Garcia is the daughter of an electrical engineer father and a mother who was a teacher. Her husband, Kurt Stephenson, teaches agriculture and applied economics at Virginia Tech and their son, Ty Stephenson, is with the West Virginia Department of Environmental Protection.
She wears brightly colored head scarves because of the rare condition alopecia universalis, which left her without hair. Former University of Tennessee quarterback Josh Dobbs had the condition and gave it a high profile. She explains that “2020 was a rotten year. A friend was murdered and in 2019 I had lost a lot of folks. My husband was ill and needed surgery. My dad died and my hair started falling out. It was all gone in 90 days.”

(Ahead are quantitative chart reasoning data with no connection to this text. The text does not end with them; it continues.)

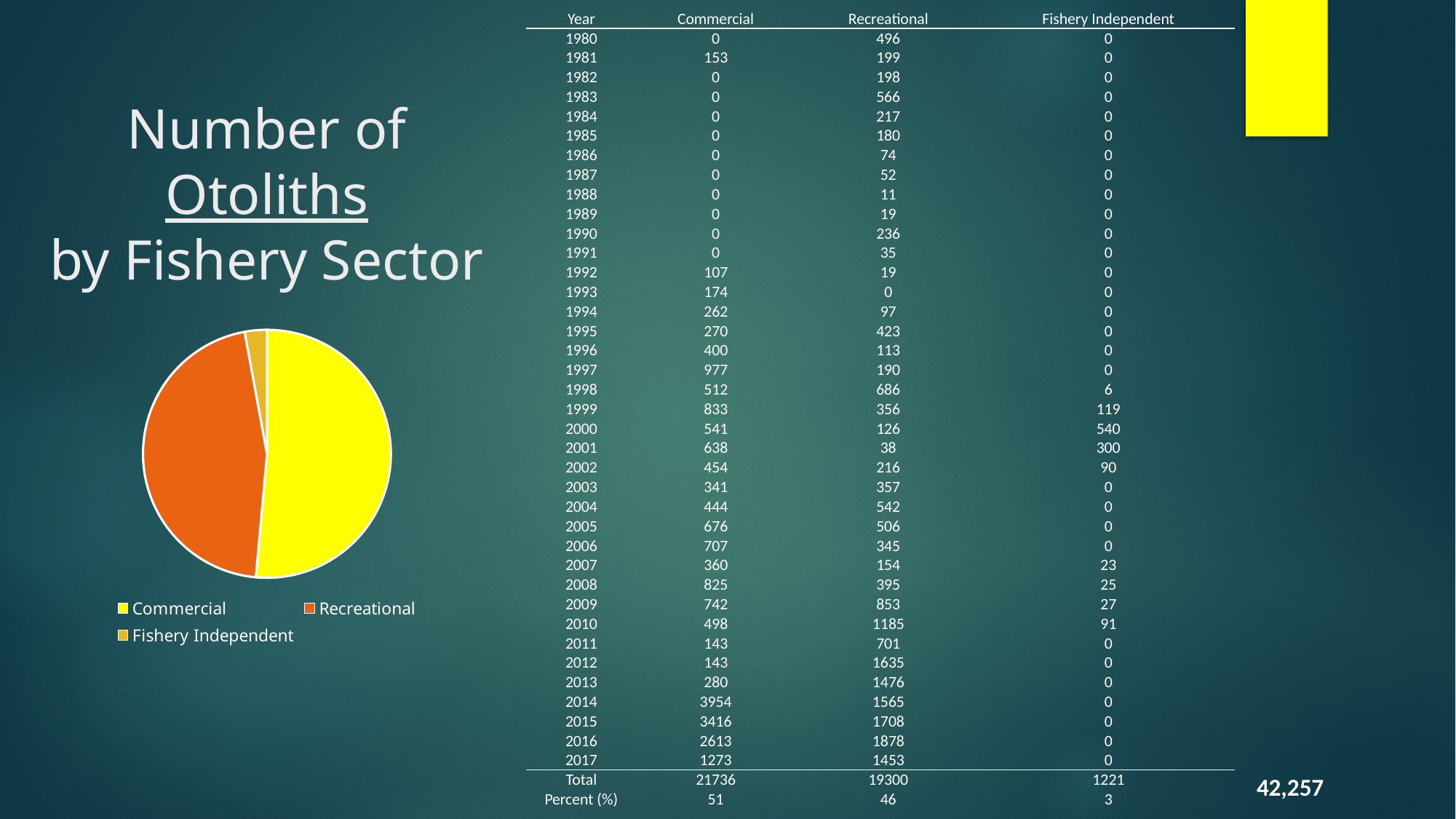
Which sector has the smallest slice in the pie chart? Fishery Independent What colour is the Recreational slice in the pie chart? orange According to the Percent (%) row of the table, what share of otoliths does the Commercial slice represent? 51 How many entries does the pie chart's legend list? 3 In the pie chart, which slice is larger: Recreational or Fishery Independent? Recreational According to the Percent (%) row of the table, what share of otoliths does the Fishery Independent slice represent? 3 Which sector has the largest slice in the pie chart? Commercial What is the total number of otoliths shown in the Total row for the Commercial sector? 21736 In the pie chart, which slice is larger: Commercial or Recreational? Commercial How many slices does the pie chart have? 3 What colour is the Commercial slice in the pie chart? yellow What kind of chart is shown on the left of the slide? pie chart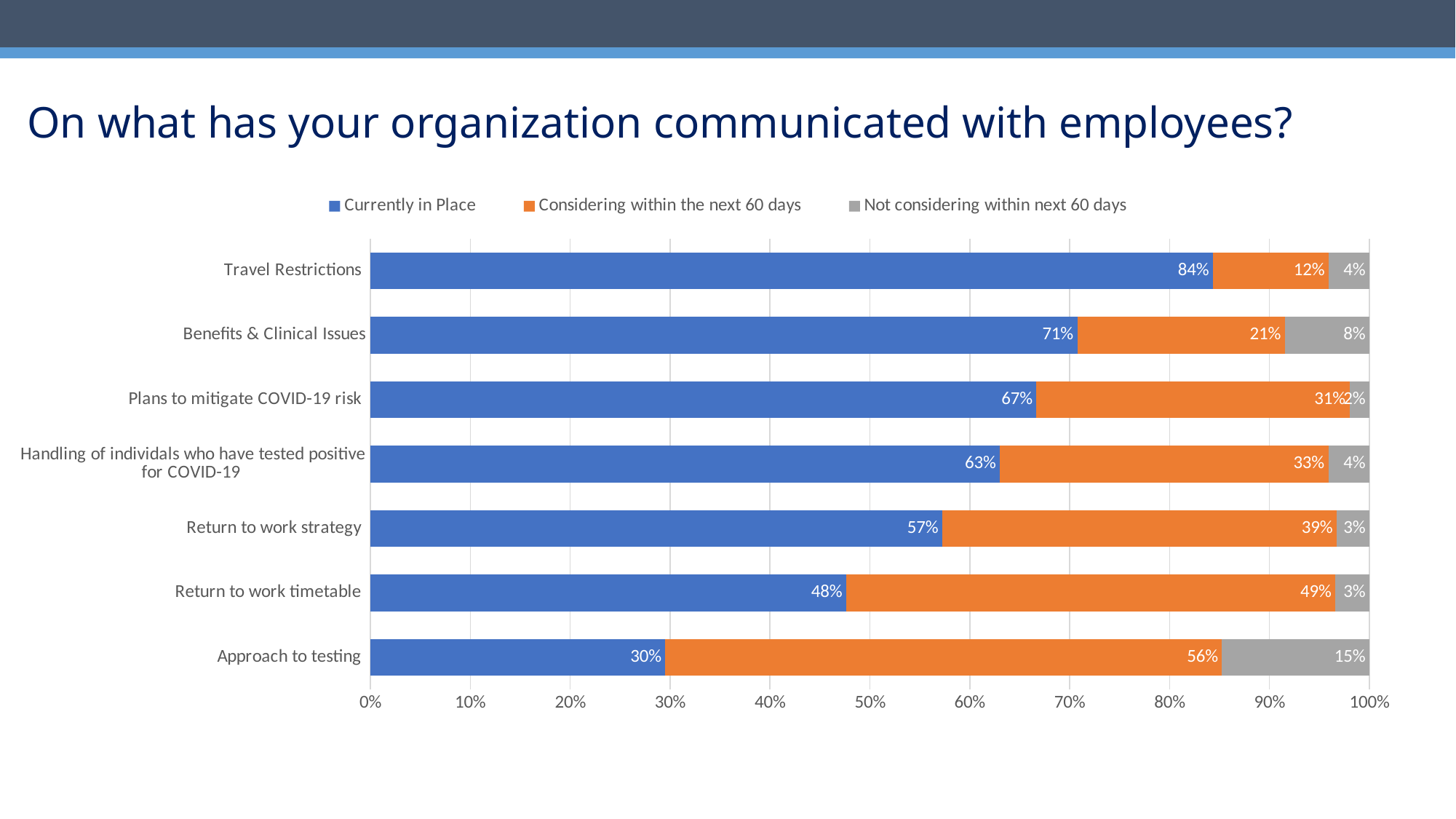
Which category has the highest 'Not considering within next 60 days' value? Approach to testing Which category has the lowest 'Currently in Place' value? Approach to testing Which category has the highest 'Currently in Place' value? Travel Restrictions How many series does the legend list? 3 How many categories are shown on the chart? 7 What kind of chart is shown on the slide? Stacked bar chart What is the 'Considering within the next 60 days' value for Approach to testing? 56% What percentage of organizations have Travel Restrictions currently in place? 84% What is the 'Not considering within next 60 days' value for Benefits & Clinical Issues? 8% Which is larger for Return to work strategy: 'Currently in Place' or 'Considering within the next 60 days'? Currently in Place What is the difference between the 'Currently in Place' values for Travel Restrictions and Return to work timetable? 36%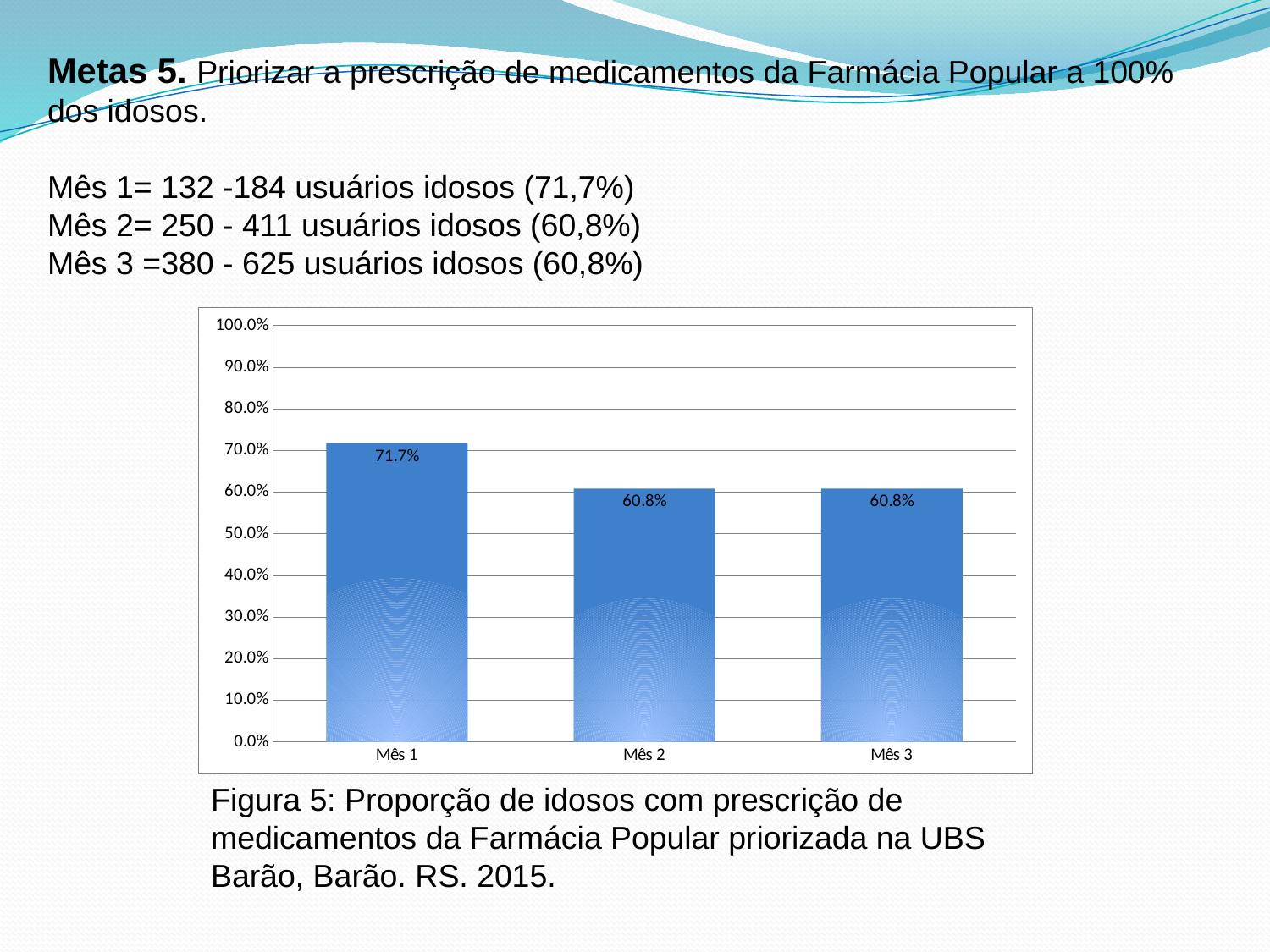
What is the maximum value shown on the y axis? 100.0% What is the value for Mês 2? 60.8% What kind of chart is shown on the slide? bar chart Is the value for Mês 1 greater or less than 70.0%? greater Which is larger, the value for Mês 1 or the value for Mês 3? Mês 1 Do the values rise or fall from Mês 1 to Mês 2? fall Is the value for Mês 2 greater or less than 70.0%? less Which month has the highest value? Mês 1 How many categories are shown on the x axis? 3 What is the difference between the values for Mês 1 and Mês 2? 10.9% What is the value for Mês 3? 60.8% What is the value for Mês 1? 71.7%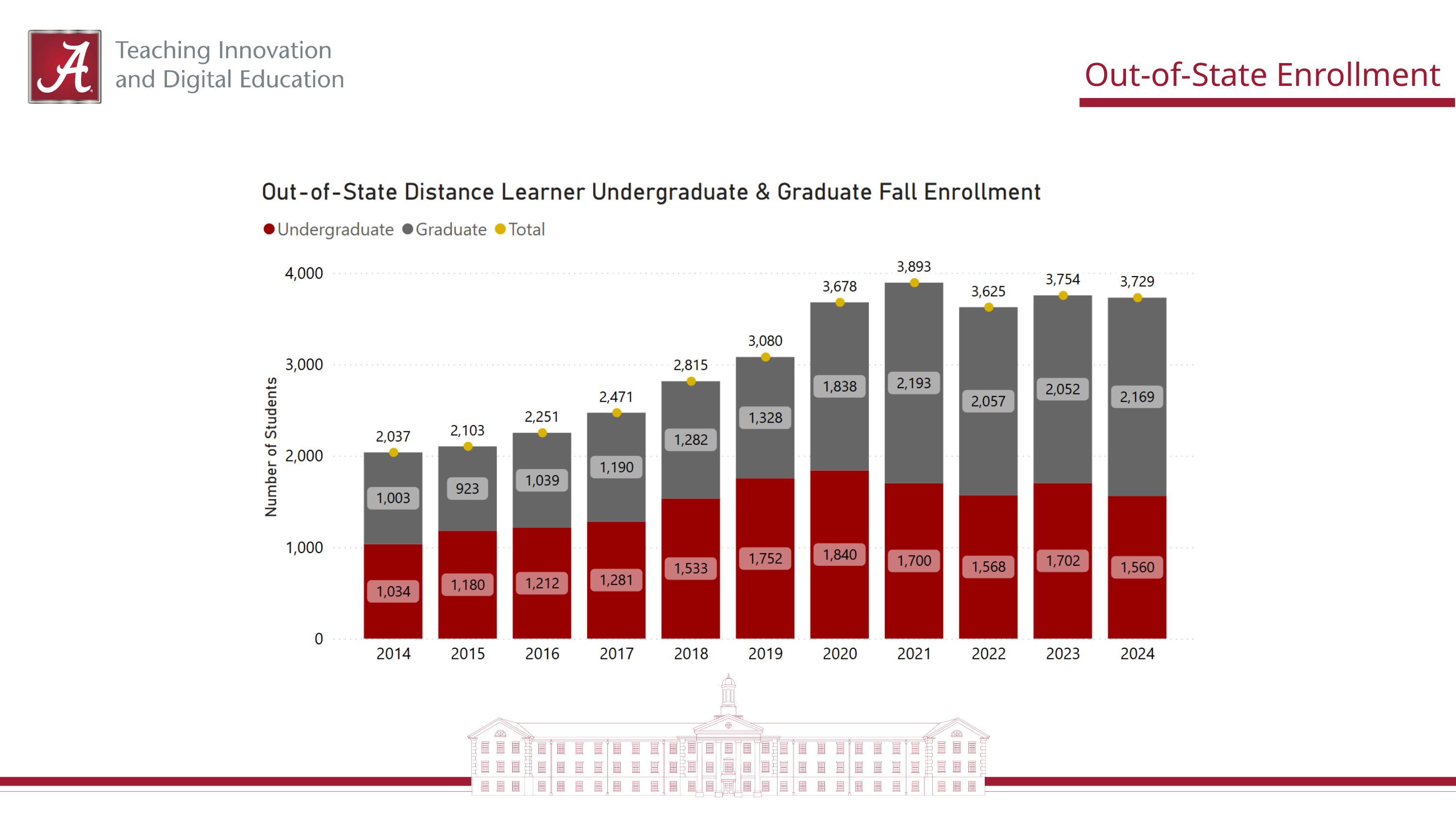
How many series does the legend list? 3 What is the Graduate enrollment for 2016? 1,039 What is the difference between the Graduate and Undergraduate enrollment in 2024? 609 Which is larger in 2019, the Undergraduate or the Graduate enrollment? Undergraduate What is the Undergraduate enrollment for 2020? 1,840 Which year has the lowest Graduate enrollment? 2015 What is the title of the chart? Out-of-State Distance Learner Undergraduate & Graduate Fall Enrollment Which year has the highest Total enrollment? 2021 What kind of chart is shown on the slide? Stacked bar chart Is the Total enrollment for 2018 greater or less than 3,000? less What is the Total enrollment for 2021? 3,893 How many years are shown on the x axis? 11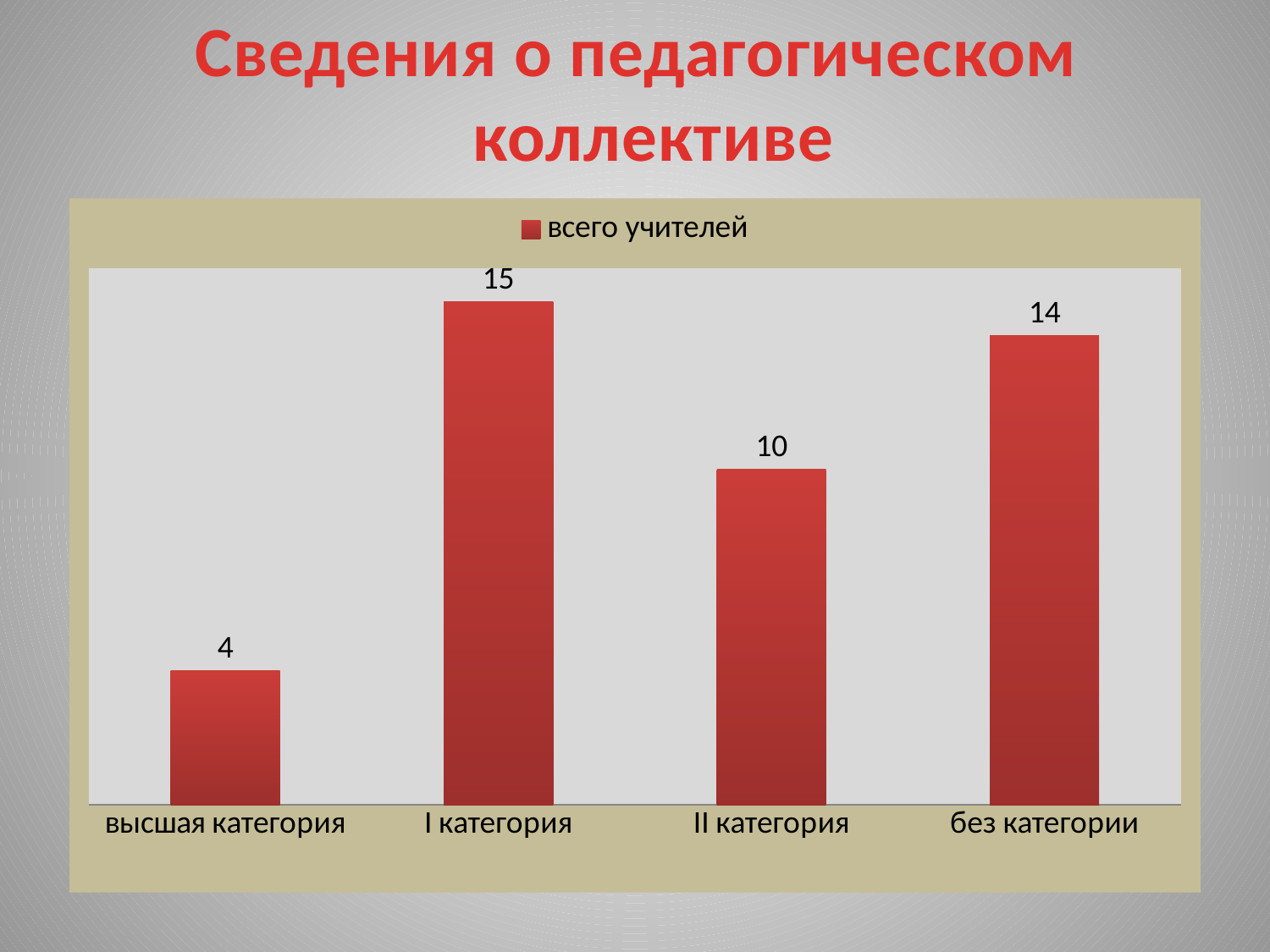
Which is larger, the value for II категория or the value for без категории? без категории Which category has the lowest value? высшая категория What is the difference between the values for I категория and II категория? 5 How many categories are shown on the chart? 4 What is the difference between the values for без категории and высшая категория? 10 What is the value for высшая категория? 4 What is the value for I категория? 15 Which category has the highest value? I категория What series name does the legend show? всего учителей What is the value for без категории? 14 What is the value for II категория? 10 What kind of chart is shown on the slide? bar chart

On first sight, most believe she has cancer, she says, and the loss of hair “was very traumatic. This is an auto-immune condition, and the system attacks the hair follicles.” But the condition has not affected the general health of this woman who is an avid hiker (“not so much recently because of the new job”).
Garcia says her “greatest joy is seeing companies grow in the region, providing opportunity for jobs and the lifestyle here that are high quality. … I do enjoy it.”
Marry Miller concludes: “She is a great talent, and I am glad she has my old role. She will make RAMP better and help the region reap the benefits.”